Access has been defined as the fit between the patient and the healthcare system,4 and as a multidimensional concept embracing not just availability but also utilisation, relevance, effectiveness and equity.5 The concept of access is also considered to apply to the ‘in-system’ experience as much as to entry to health care.6 As a result, the NHS model of access has been criticised as simplistic7 even by those responsible for its implementation,8 while patients and carers seek flexibility in its interpretation to allow a wider range of choices.9 A robust evidence base informed by the needs and priorities of patients and utilising better methodologies and instruments has been called for.10,11
A discrete choice experiment is a method of eliciting preferences that allows estimation of the relative importance of different aspects of care, the trade-offs between these aspects and the total satisfaction or utility that responders derive from healthcare services.12 It is used by economists for health services research because it reflects the type of decisions people make in daily life.13 In one small study of patient preferences for appointment making, which used this technique, time to appointment was the most important attribute, followed by length of wait in the waiting room and choice of doctor.13
How this fits in
Access to GPs is a public and political concern. Government policy is focused on improving speed of access, although patients are known to also value continuity of care and convenience.
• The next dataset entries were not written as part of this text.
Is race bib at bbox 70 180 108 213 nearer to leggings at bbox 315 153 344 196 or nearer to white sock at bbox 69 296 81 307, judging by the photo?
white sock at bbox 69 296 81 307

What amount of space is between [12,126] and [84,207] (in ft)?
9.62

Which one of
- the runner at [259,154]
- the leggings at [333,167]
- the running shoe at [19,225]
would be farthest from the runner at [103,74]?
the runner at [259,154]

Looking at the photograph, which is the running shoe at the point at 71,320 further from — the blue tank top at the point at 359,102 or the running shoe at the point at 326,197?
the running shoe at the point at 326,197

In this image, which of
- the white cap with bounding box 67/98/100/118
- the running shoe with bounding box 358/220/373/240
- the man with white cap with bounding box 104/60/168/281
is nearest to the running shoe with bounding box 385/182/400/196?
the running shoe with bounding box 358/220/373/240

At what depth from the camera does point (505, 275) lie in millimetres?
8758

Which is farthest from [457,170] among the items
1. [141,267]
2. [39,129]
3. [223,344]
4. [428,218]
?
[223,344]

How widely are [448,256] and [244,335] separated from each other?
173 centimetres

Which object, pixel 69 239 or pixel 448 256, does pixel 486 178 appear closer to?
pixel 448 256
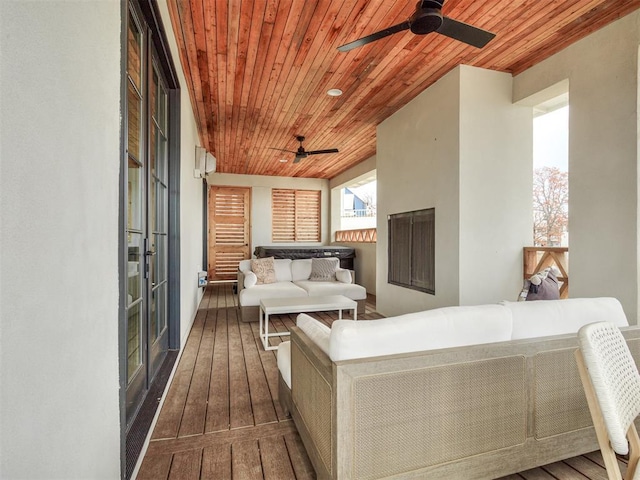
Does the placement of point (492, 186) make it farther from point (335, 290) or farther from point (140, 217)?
point (140, 217)

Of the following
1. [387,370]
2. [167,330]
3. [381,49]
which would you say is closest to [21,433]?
[387,370]

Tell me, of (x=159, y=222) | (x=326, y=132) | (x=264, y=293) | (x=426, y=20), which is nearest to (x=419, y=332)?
(x=426, y=20)

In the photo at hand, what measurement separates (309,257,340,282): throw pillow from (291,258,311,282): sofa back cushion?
11 cm

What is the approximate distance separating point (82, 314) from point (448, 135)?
11.6ft

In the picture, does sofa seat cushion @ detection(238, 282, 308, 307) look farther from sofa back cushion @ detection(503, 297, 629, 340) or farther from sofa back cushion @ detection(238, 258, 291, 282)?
sofa back cushion @ detection(503, 297, 629, 340)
The weighting given to these aspects of access varies between patient groups, but in general patients value seeing the doctor of their choice above speed of access. This is particularly true for older patients, women and those with a long-standing physical condition.
We used a discrete choice experiment to estimate the relative importance to patients of three attributes (time to appointment, choice of time, choice of doctor) in making a routine appointment to see a GP.